11 November 2009
The SARS
It was drizzling and dark when I approached the Golden Lotus. A surreal flower suspended in bloom, perched on a pole in the middle of a square close to downtown Macau. The petals were chunky, lifeless and sterile, especially in the glow of the artificial lighting.
The square was deserted, and I was alone. For a few moments, I stood silently under the yellow floodlight before the gift from the State Council of the People’s Republic of China to the people and government of Macau. Ironically, earlier in the day I had posed before the “Forever Blooming Bauhinia”, which is the Reunification Monument marking the return of neighbouring Hong Kong to the People’s Republic.

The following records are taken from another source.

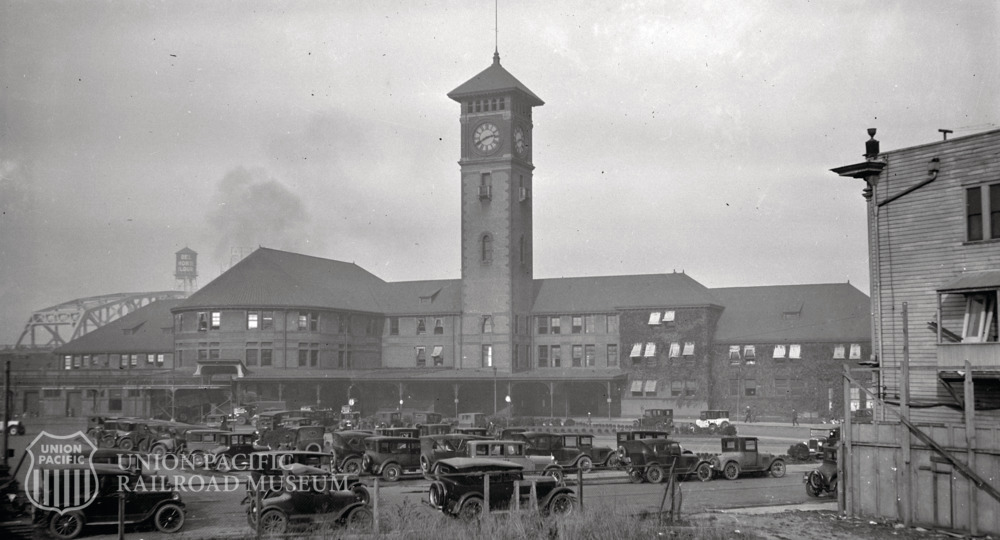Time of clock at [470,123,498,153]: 2:40
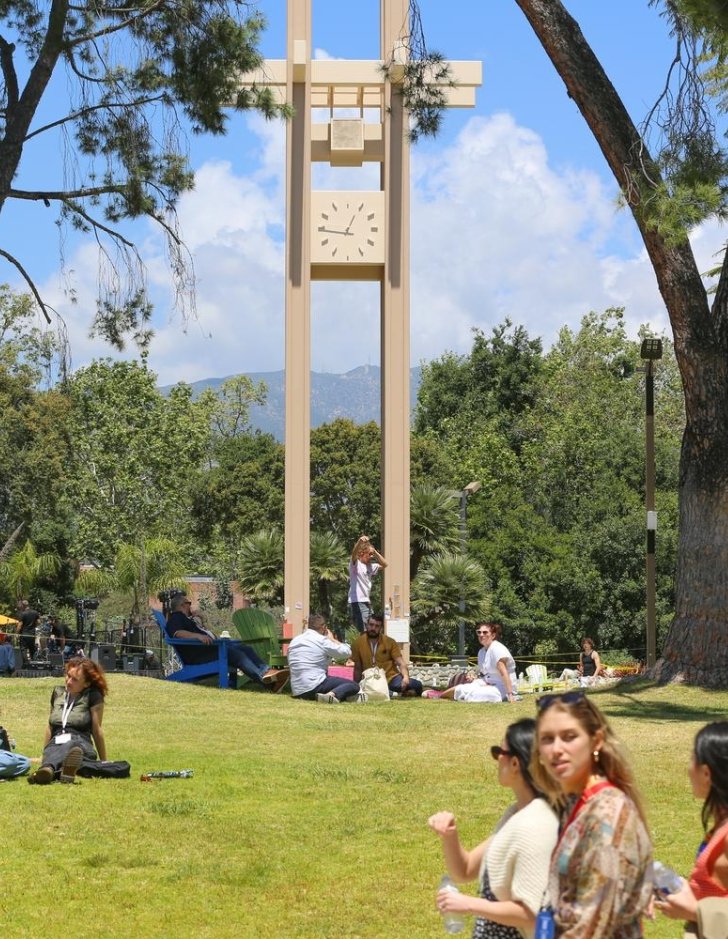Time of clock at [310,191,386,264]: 12:45
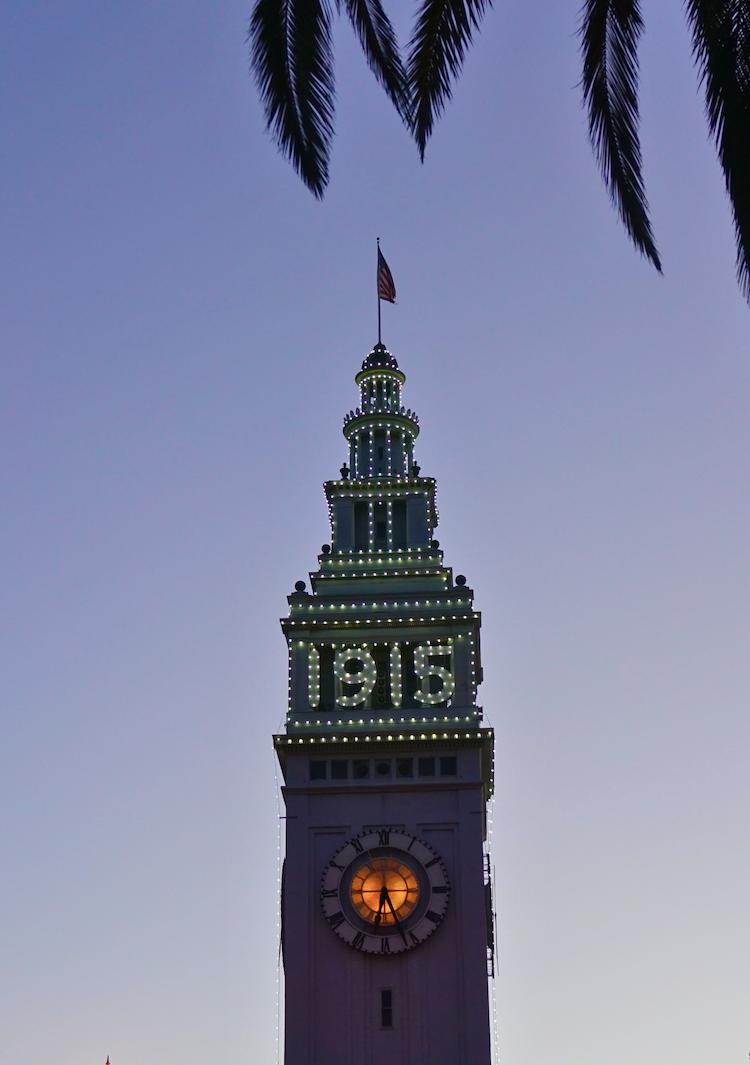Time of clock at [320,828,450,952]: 6:26
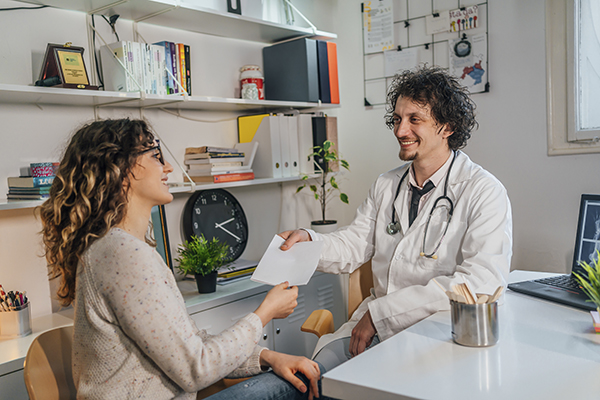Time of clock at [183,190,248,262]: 2:19
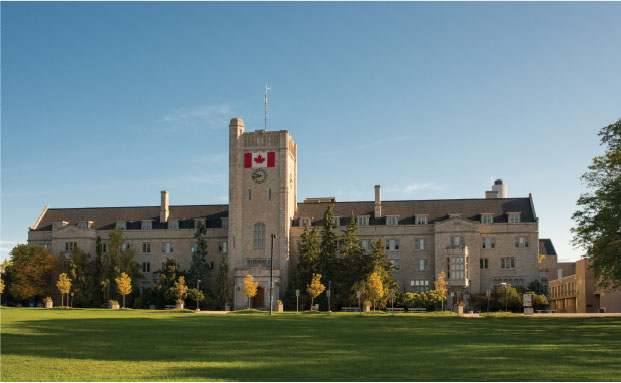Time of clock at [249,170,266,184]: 9:42
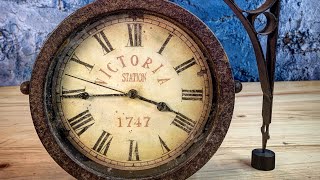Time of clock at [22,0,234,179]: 3:44
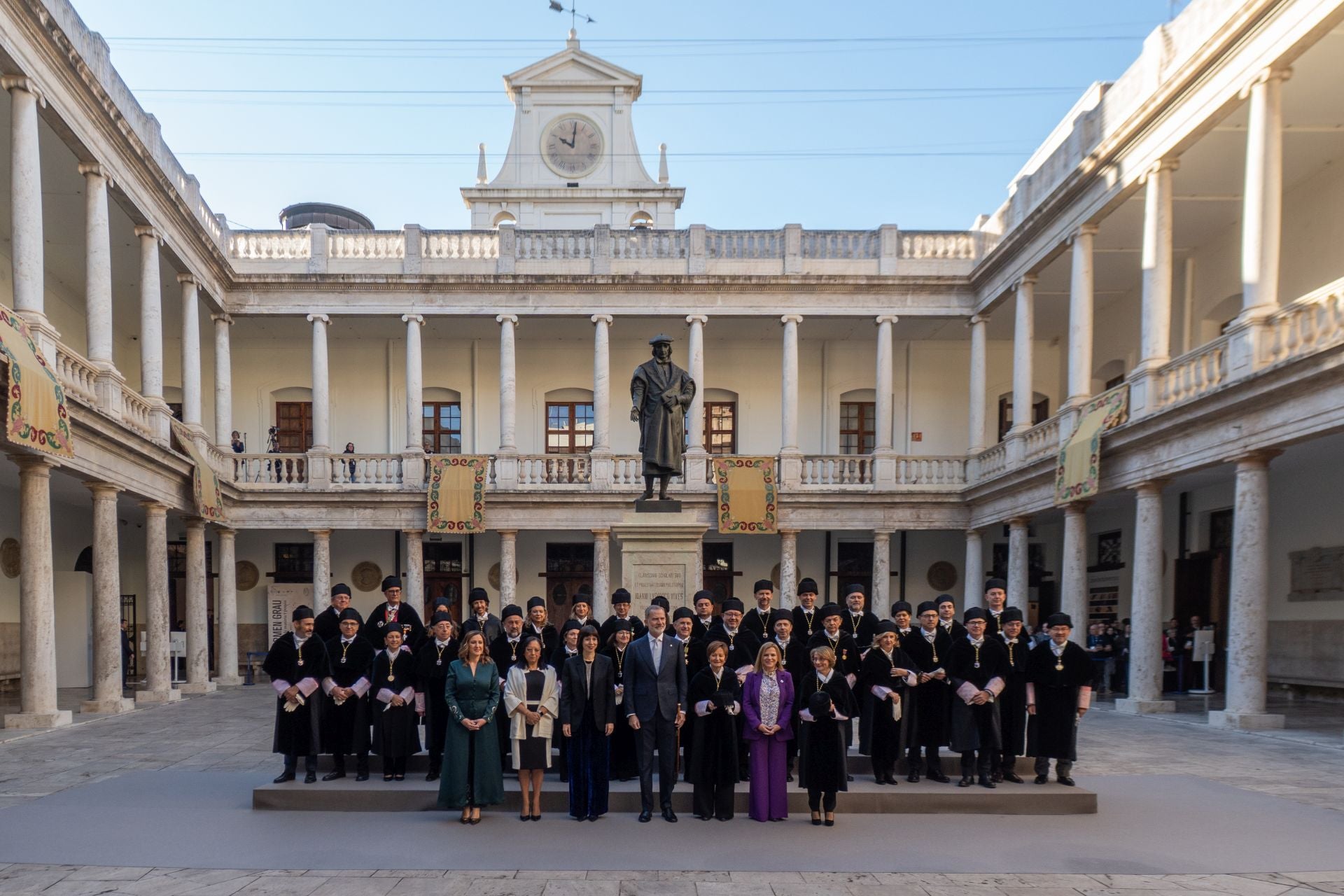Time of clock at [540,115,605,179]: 10:01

These golden flowers are gifts of great significance for and from the Motherland. They are memorials and a tribute to the glorious reunification of the Motherland with its long-lost territories of Hong Kong and Macau, which had been given away in humiliating treaties with European powers years ago. In 1997 and 1999 respectively, members of the armed forces of the People’s Liberation Army marched through the two former colonies, and the five yellow stars flew for the first time alongside the flags of the new Hong Kong and Macau, which become Special Administrative Regions (SARs—no relation to the severe acute respiratory syndrome) of the People’s Republic.
The return of these two territories were made under the principle of “One Country, Two Systems”. Thus, under Hong Kong’s constitutional document, the Basic Law, China solemnly promises that “the socialist system and policies shall not be practised in the Hong Kong Special Administrative Region, and the previous capitalist system and way of life shall remain unchanged for 50 years”. In other words, the existing political, legal and economic structures and democratic protections in both former colonies will remain untouched. Previous treaty commitments made by former colonial powers, such as those governing protections of fundamental human rights and civil liberties which are not applicable to China and its vast population, would continue to be the law of the land in the SARs. The “One Country, Two Systems” formula is the same one that China has been using (alongside the thousand plus targeted missiles) in attempts to entice the people of Taiwan to “return” to the Motherland.
True, Hong Kong and Macau remain the two isolated places in vast China to enjoy freedoms of expression, assembly and genuine rule of law. Nowhere else in China can Falun Gong practitioners openly spread flyers that denounce the Chinese Communist Party and show posters that reveal the atrocities committed by the regime’s machinery of oppression and propaganda. Nowhere else are the events of Tiananmen 1989 more deeply remembered and mourned annually on June 4 than in Hong Kong Park.
Yet, a decade or so from the momentous return to the 'Motherland', Hong Kong has become a tax-free shopping mall for the nouveau riche from the Mainland, while Macau is quickly becoming an adult playground to satisfy the insatiable Chinese urge for gambling. The Chief Executives of both territories are effectively handpicked by business and political elites with close ties to Beijing, and promises of universal suffrage remain to be realised. How can such a system, in which an overbearing authoritarian regime constantly looms and pulls the strings in the background, ever be acceptable, let alone applicable, to the people of Taiwan, who for the past few decades fought for and gained unprecedented freedoms in a budding democratic society?
The drizzle continued, and the palm trees swayed gently in the wind. I looked around, and saw that I had overstayed my welcome and was being watched. At the corners of the square surrounding the Golden Lotus were booths, white and compact with shuttered windows and pairs of eyes staring out from them. A random man walked past me in plain clothing, yet there was a coiled wire coming out of his ear. He said nothing, and I said nothing, but I quickly moved away, ever wary of the eyes that followed me into the distance.
No, I did not have paint or eggs in my bag which I intended to throw at the Golden Lotus to deface this glorious golden gift from the Motherland. And no, I did not wish to disrupt the upcoming celebrations of the tenth anniversary of the return to the Motherland. I was not even wearing my prized T-Shirt bearing a Tibetan monk standing face to face with a soldier of the People’s Liberation Army.
I am but a simple student with a white space monkey and a kitsch fridge magnet with the portrait of Chairman Mao in my bag.